Title: Take It Easy
Label: Music on Vinyl
“So we lost the American War of Independence. So what! We’ve got the Walker Brothers and that’s more than equalled the score.” Only radio DJ, Tony Blackburn could have said that. And he did.
I must admit I got a shock when I first heard that this mop top trio of male singers (they didn’t play on their own records…shades of The Monkees) were not actually brothers…or even really called Walker. In fact Scott Engel, John Maus and Gary Leeds hit the heights in the UK before they did any business in the USA (shades of Hendrix). But who could ignore a trio who produced singles like Make It Easy on Yourself in 1965 and The Sun Ain’t Gonna Shine Anymore in 1966? If you were a fan in the UK, then you would also have been grooving and moving (often emotionally) to the strains of My Ship Is Coming In, (Baby) You Don’t Have to Tell Me and Another Tear Falls (shades of Sinatra…and the group’s real influence).

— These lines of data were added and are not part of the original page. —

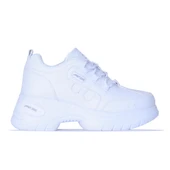 Mp 251-305Zn Beyaz Kalın Taban Kadın Sneaker Spor Ayakkabı thumbnail 2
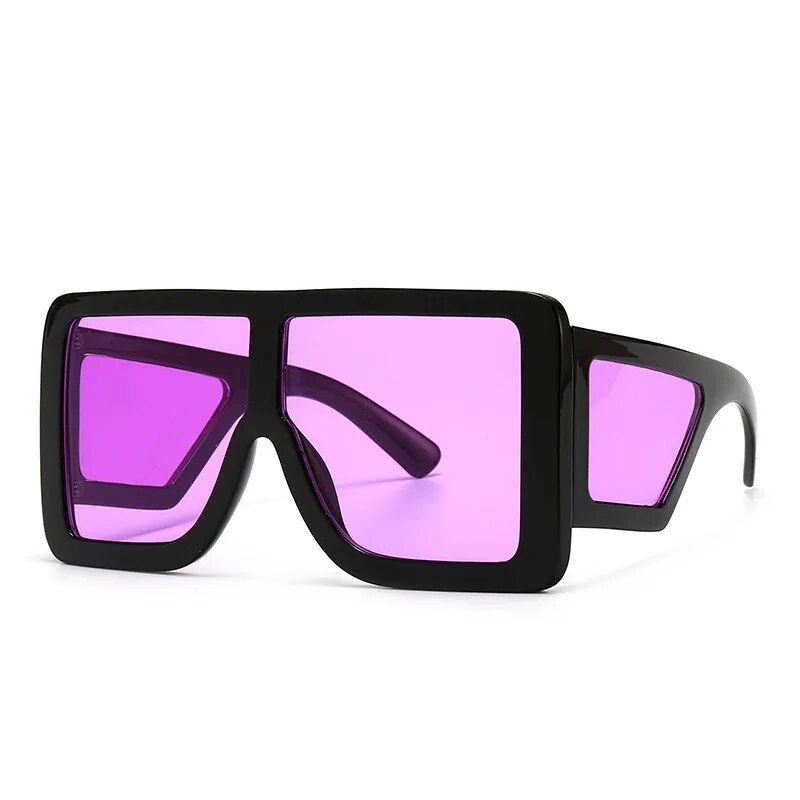 Chic Square Retro Sunglasses for Women - Oversized & UV400 Protected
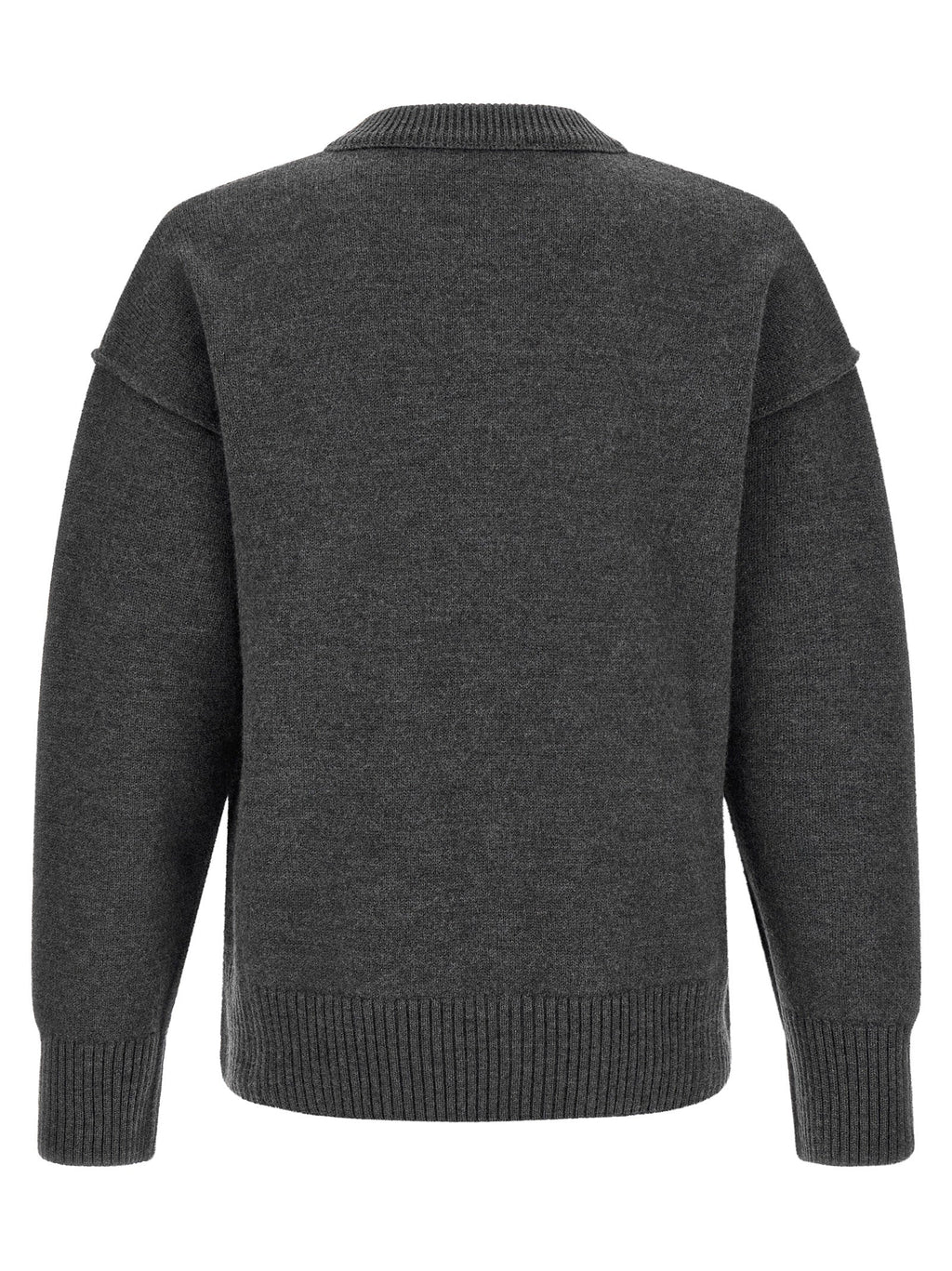 Ami Paris Gray Wool Cardigan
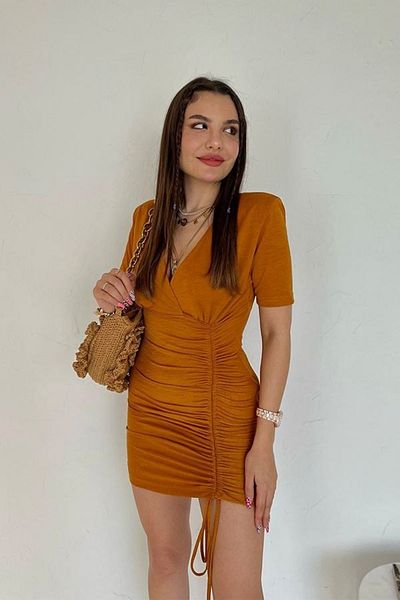 SHUGAA Rochie de damă cu piept dublu în față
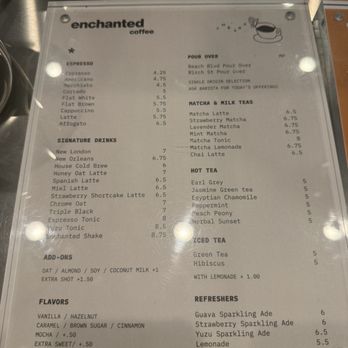 Enchanted Coffee - Menu - Coffee & Tea Near Me - Los Angeles, California Enchanted Coffee - Menu - Coffee & Tea Near Me - Los Angeles, California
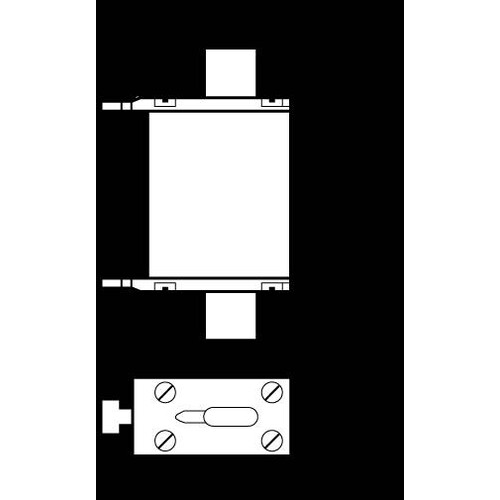 3NA6830 Siemens NH Sicherungseinasatz 100A Gr.000 GL/GG  AC 500V / DC 250V Produktbild Additional View 2 L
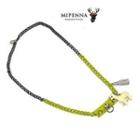 Velvet Alpaca - Necklace Green - One Size
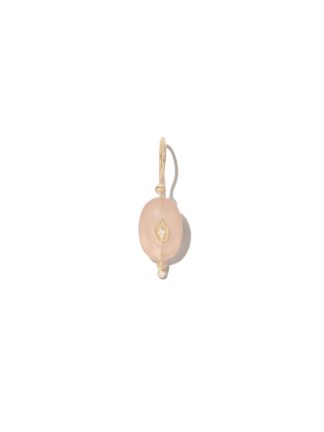 Boucles d oreille souad quartz rose - pascale monvoisin - hesmé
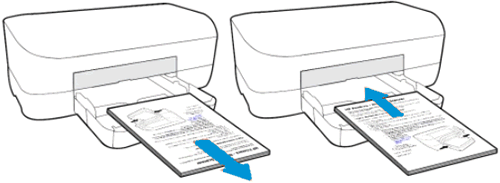 Reloading the pages for duplex printing with a front paper tray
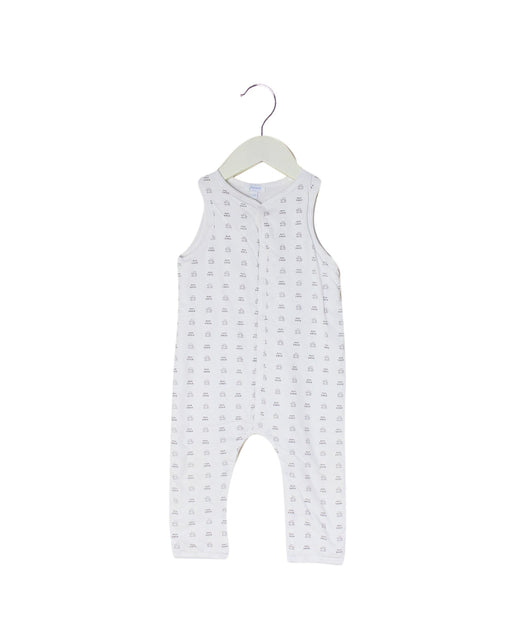 A White Sleeveless Jumpsuits from Jacadi in size 6-12M for boy. (Front View)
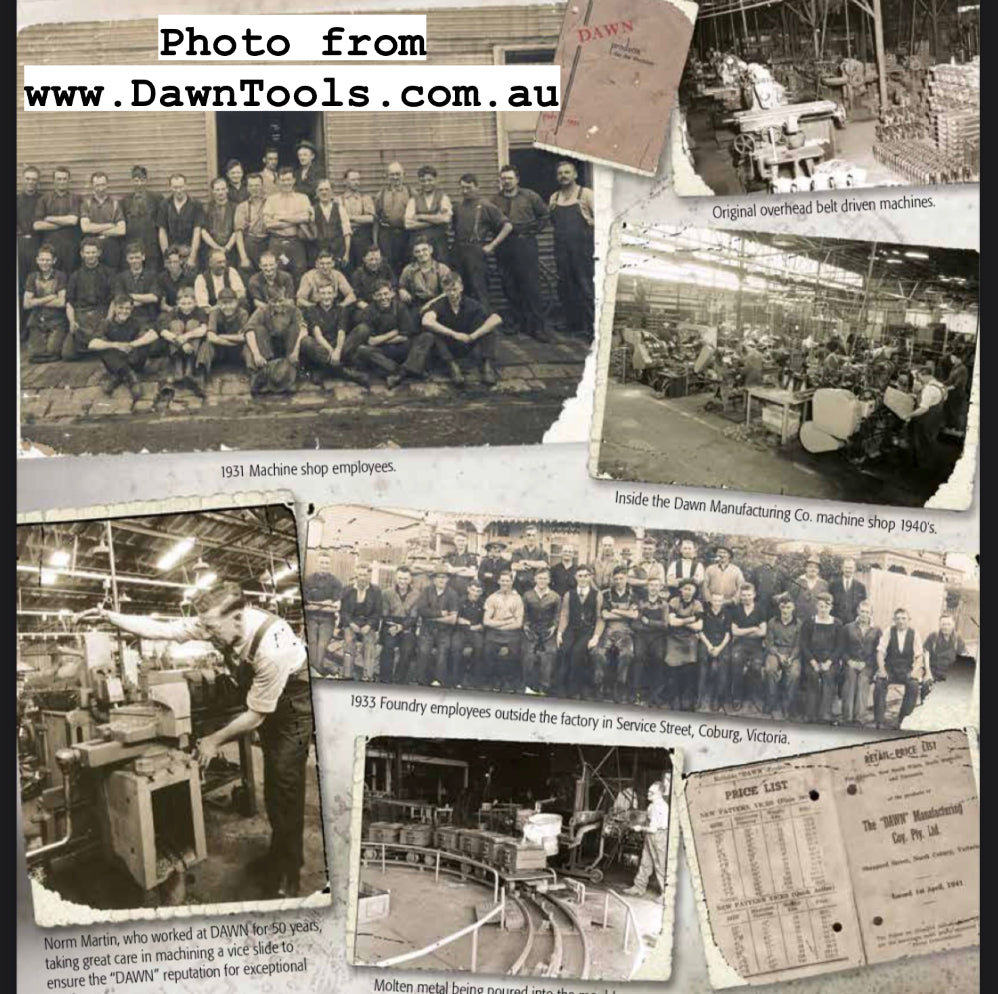 SOLD H888 Vintage small red DAWN Australia No.2 1/2” VICE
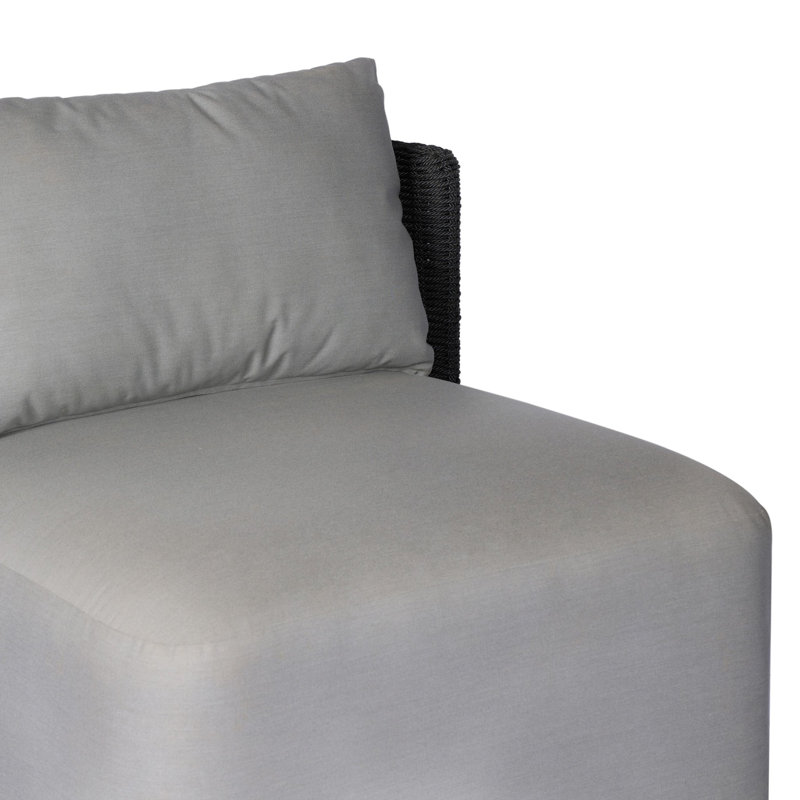 Somers Outdoor Swivel Lounge Chair, Arashi Grey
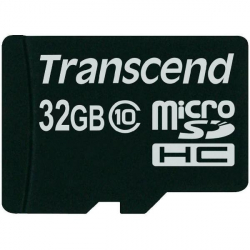 SD/флаш карта Transcend 32GB micro SDHC (No Box & Adapter, Class 10)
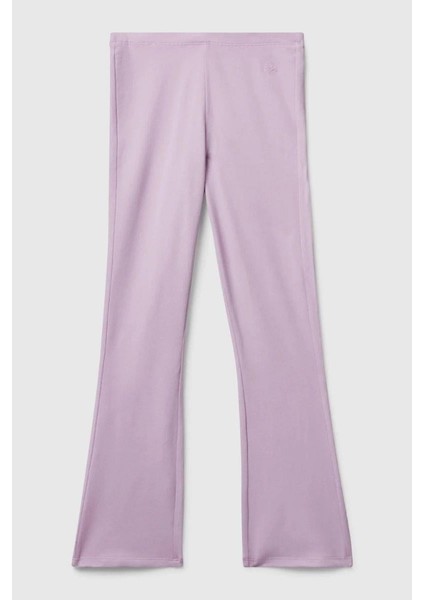 Kız Çocuk 3DKECF037-25K Ispanyol Tayt Lila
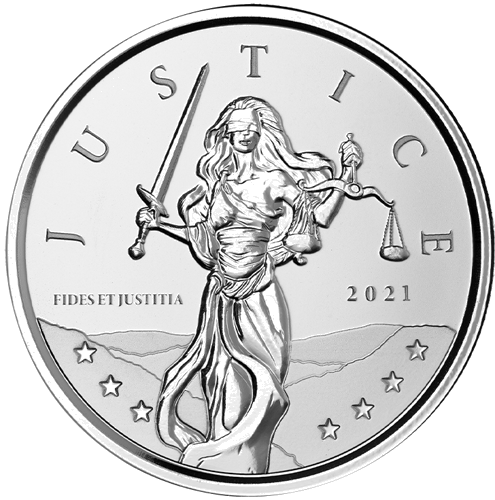 1 oz Правосудие 2021 Гибралтар серебряная монета (1)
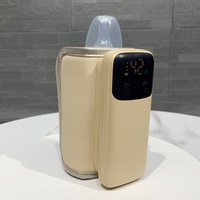 Pemanas Botol Bayi Desain OEM 8000mAh Pengisian Daya USB Portabel Pemanas Susu Otomatis untuk Penjualan Grosir
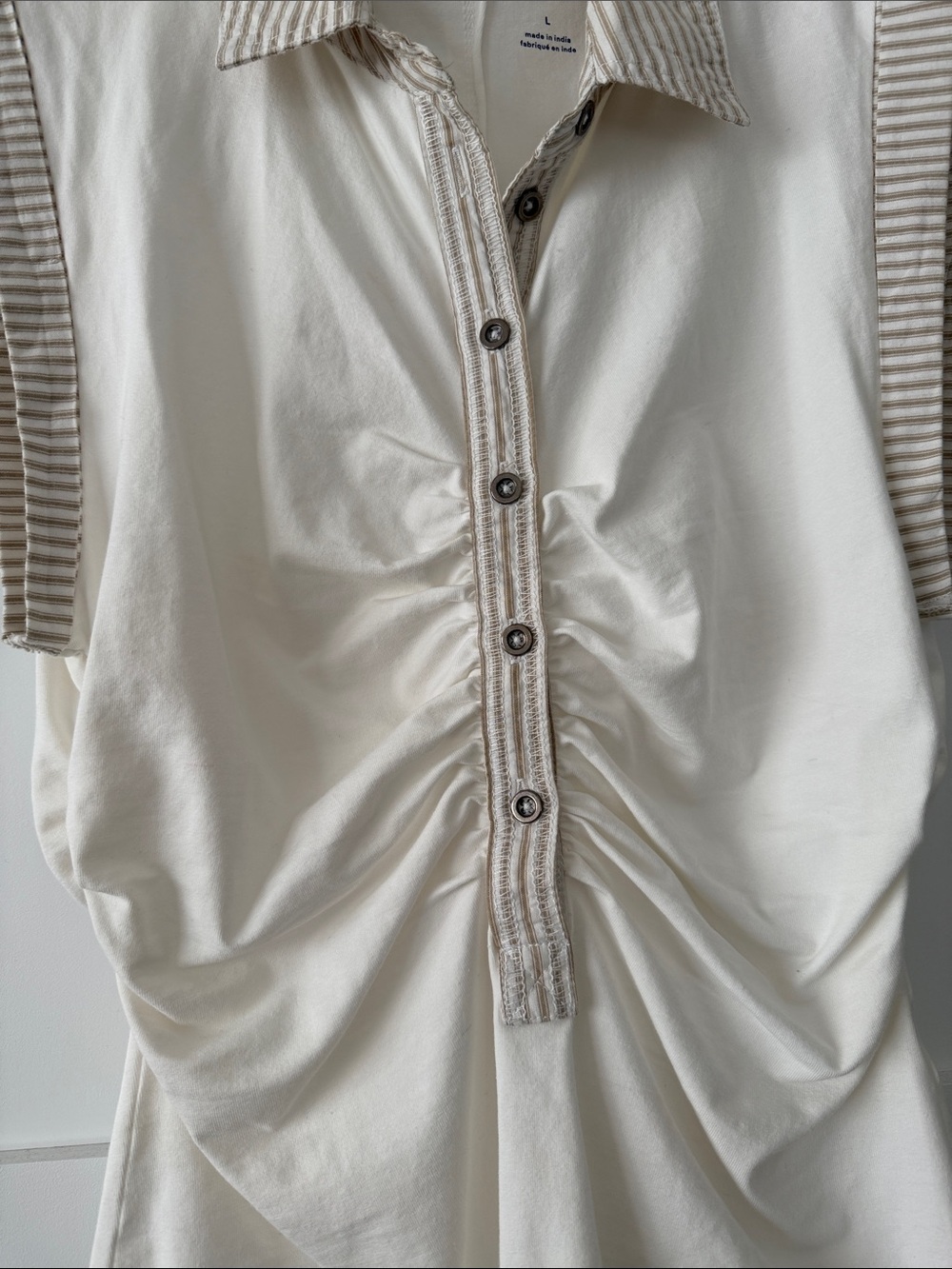 PILCRO Anthropologie collared tank - Picture 3 of 4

What we have here is the group’s debut release, from 1965, easily their best LP in their short career as a trio. Fans will know that this debut UK version of the album is similar but different to the debut US version as it is missing their first single, Pretty Girls Everywhere/Doin’ the Jerk and My Ship Is Coming In but the adds three tracks that never made the US release. Two of those tracks, The Girl I Lost in the Rain and First Love Never Dies, are worthy additions to any album.
This edition features four bonus cuts including that missing track, My Ship Is Coming In, Love Her, But I Do and The Seventh Dawn.
In technical terms, the album is compressed as many pop pressings where during the 60s, the effects are most apparent during the string sequences from the backing orchestra and the guitar accompaniment but there is a ‘time and a place’ effect that adds a sepia-like tone that just drips in nostalgia.